Le Code de commerce ne peut être comparé au Code civil, dont la qualité fut universellement jugée remarquable. La grande faiblesse de ce texte est de reprendre l’ordonnance de 1673 et de s’appuyer sur le passé. Il était, certes, difficile de prévoir les grands changements qui allaient affecter les temps nouveaux, les transformations de la vie des affaires allant être plus rapides que celles qui affecteront la vie familiale.

Le xixe s. voit des modifications nombreuses apportées à l’édifice primitif : la loi de mars 1838, déjà, modifie la procédure de la faillite ; la protection des brevets d’invention est réglementée par la loi de 1844 ; les formes des sociétés commerciales sont améliorées ; le marché financier et, en conséquence, la législation sur les valeurs mobilières, perfectionnés. Les lois sur le chèque (1865) et sur les sociétés commerciales (24 juill. 1867) sont les plus importantes de l’époque, cependant que les Bourses de commerce sont organisées par la loi de 1866 sur le courtage, ce dernier devenant libre. La liquidation judiciaire est créée, au côté de la faillite, par la loi du 4 mars 1889.

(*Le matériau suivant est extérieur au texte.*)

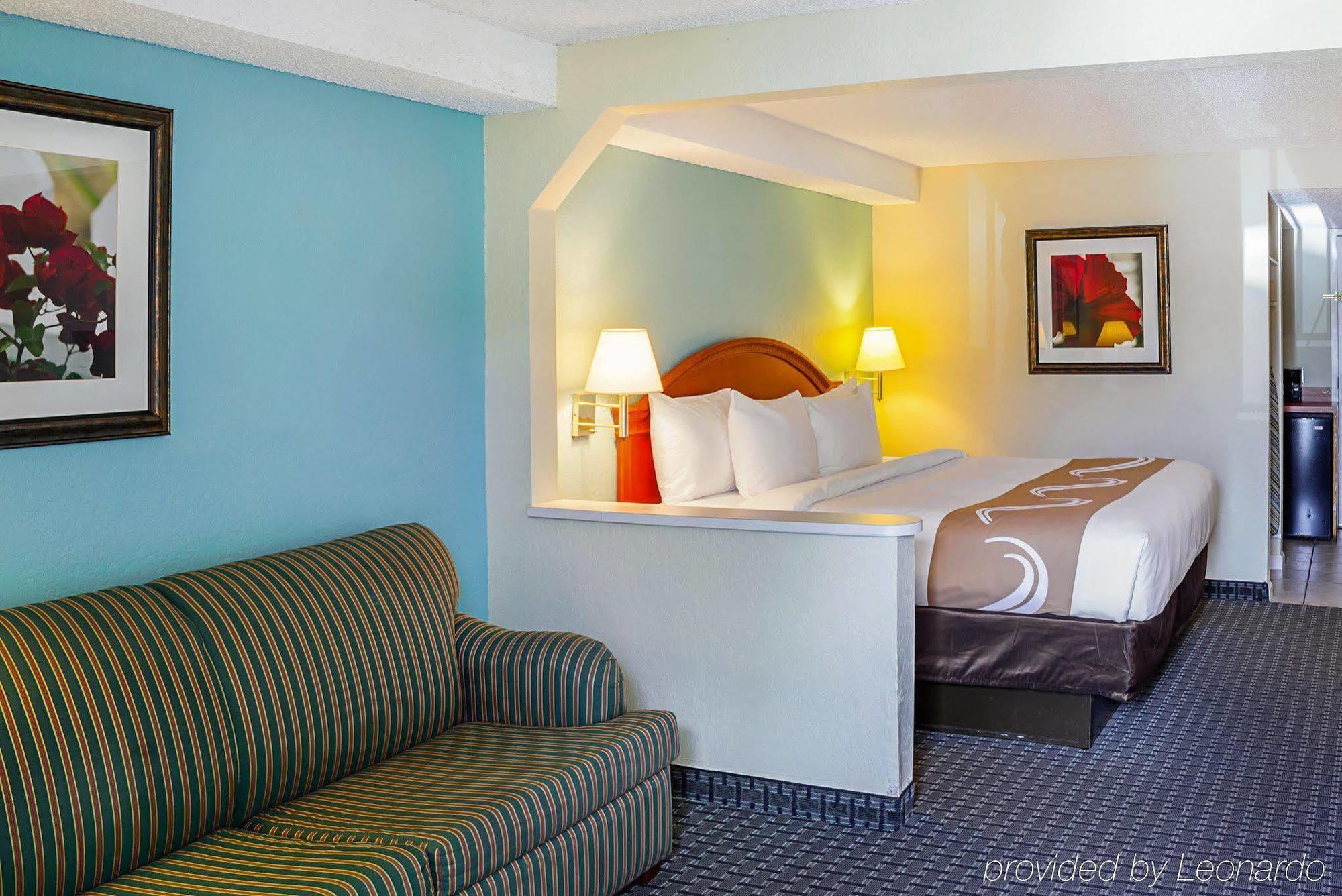 Quality Inn & Suites Miramar Beach Eksteriør bilde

La loi du 17 mars 1909 organisera le nantissement des fonds de commerce ; des textes des 8 août 1913 et 17 mai 1915 prévoiront le warrant sans déplacement. La loi sur les sociétés anonymes a été complétée par celle du 1er août 1893. La réhabilitation des faillis est prévue par la loi du 30 décembre 1903 et celle du 23 mars 1908. La charte des chambres de commerce remonte à la grande loi du 9 avril 1898 ; la propriété industrielle se voit octroyer une protection plus étendue par les lois des 3 mars 1890, 7 avril 1902, 13 avril 1908, 14 juillet 1909 et 8 août 1912. L’assurance est réorganisée par un texte du 13 juillet 1930 ; les sociétés sont régies par la loi du 24 juillet 1966 remplaçant la loi de 1867, etc. Le droit commercial s’adapte sans cesse aux nécessités de la vie économique contemporaine.

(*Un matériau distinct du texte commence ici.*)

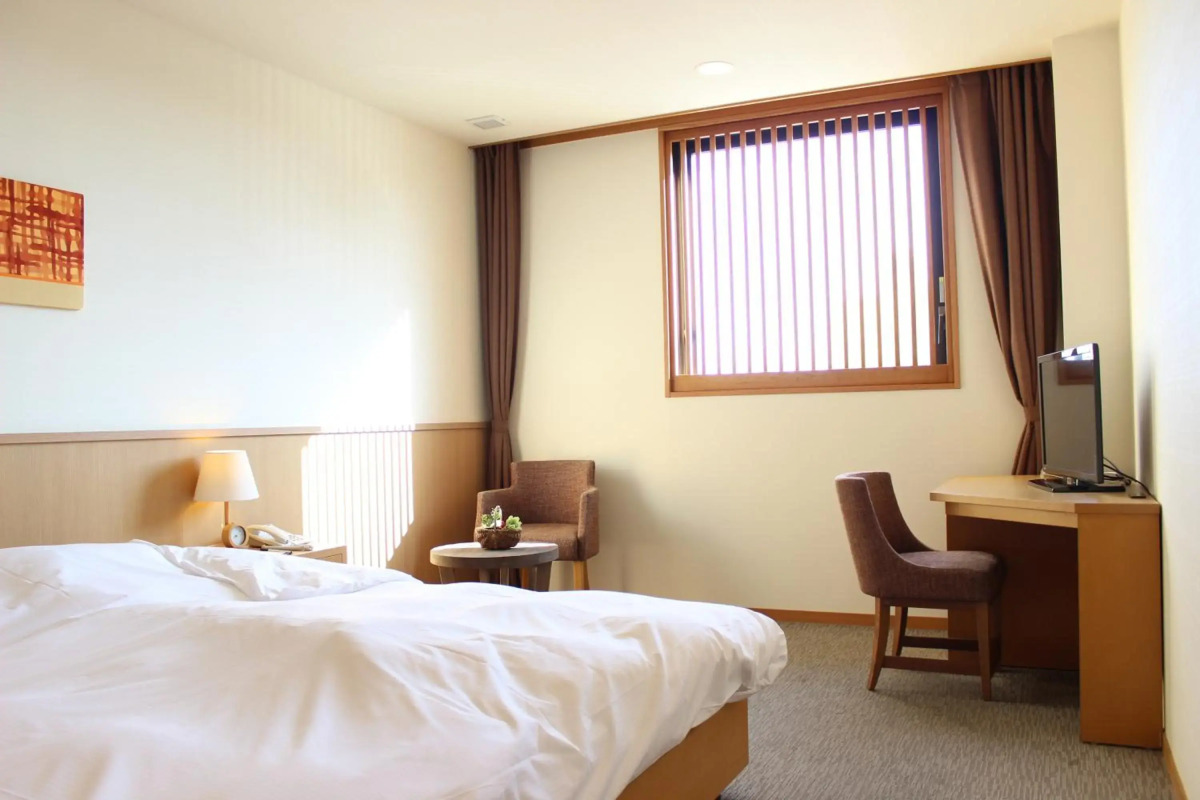 Bayside Square Kaike Hotel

Le droit pénal : l’influence de la doctrine

Dès la fin de l’Ancien Régime, un adoucissement se remarque dans les doctrines pénalistes, et certaines réformes sont organisées : les cahiers des États généraux témoignent déjà de nombreuses déclarations relatives à la réforme du droit pénal et à la plus grande égalité désirée dans l’application de la peine. Là réside, en effet, un des problèmes majeurs de ce droit répressif, engageant au plus haut point la conscience collective.

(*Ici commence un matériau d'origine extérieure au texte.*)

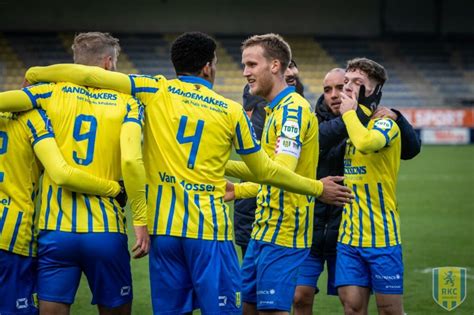 Debutant Roy Kuijpers Schiet Rkc Waalwijk In Laatste Minuut Naar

La Déclaration des droits de l’homme apporte un principe nouveau d’une portée révolutionnaire : l’article 8 énonce que, désormais, nul ne pourra se voir infliger une peine qu’en vertu d’un texte préétabli et promulgué antérieurement à la commission de l’infraction* : le principe de la légalité des délits* et des peines avait en fait été énoncé par Beccaria* ; il triomphe désormais.

Le premier Code pénal (1791), puis celui de brumaire an IV (1795) portent trace de ces nouveaux principes. Au régime des peines arbitraires succède celui des peines fixes : un catalogue d’infractions, assorties d’une liste de peines correspondantes (un « tarif » en quelque sorte), prévoit tous les faits répréhensibles et le type de leur répression... On retrouve là des concepts contenus aussi dans le « contrat social ». Le système est très rigide, l’égalité va trop loin, empêchant pratiquement tout effort d’individualisation des peines. L’adoucissement de celles-ci a, durant toute la période révolutionnaire, favorisé un brigandage et des exactions extraordinairement fréquents.

La réaction napoléonienne est de ce fait très sensible : la sécurité de la société doit, à tout prix, être assurée. Le Code d’instruction criminelle de 1808 (qui deviendra, en 1958, le Code de procédure pénale) et le Code pénal de 1810 font l’objet d’une élaboration pratiquement simultanée. Le point de vue de l’utilité sociale, le concept de Beccaria selon lequel la répression doit envisager essentiellement l’avenir, ne pas revêtir un aspect de vengeance, mais de dissuasion, va dominer. Le Code édicté des dispositions très rigoureuses : le faux-monnayeur, ainsi, se voit infliger la peine de mort. Les peines perpétuelles sont rétablies. Mais un effort d’individualisation des peines est tenté, le juge recouvrant un certain pouvoir d’appréciation.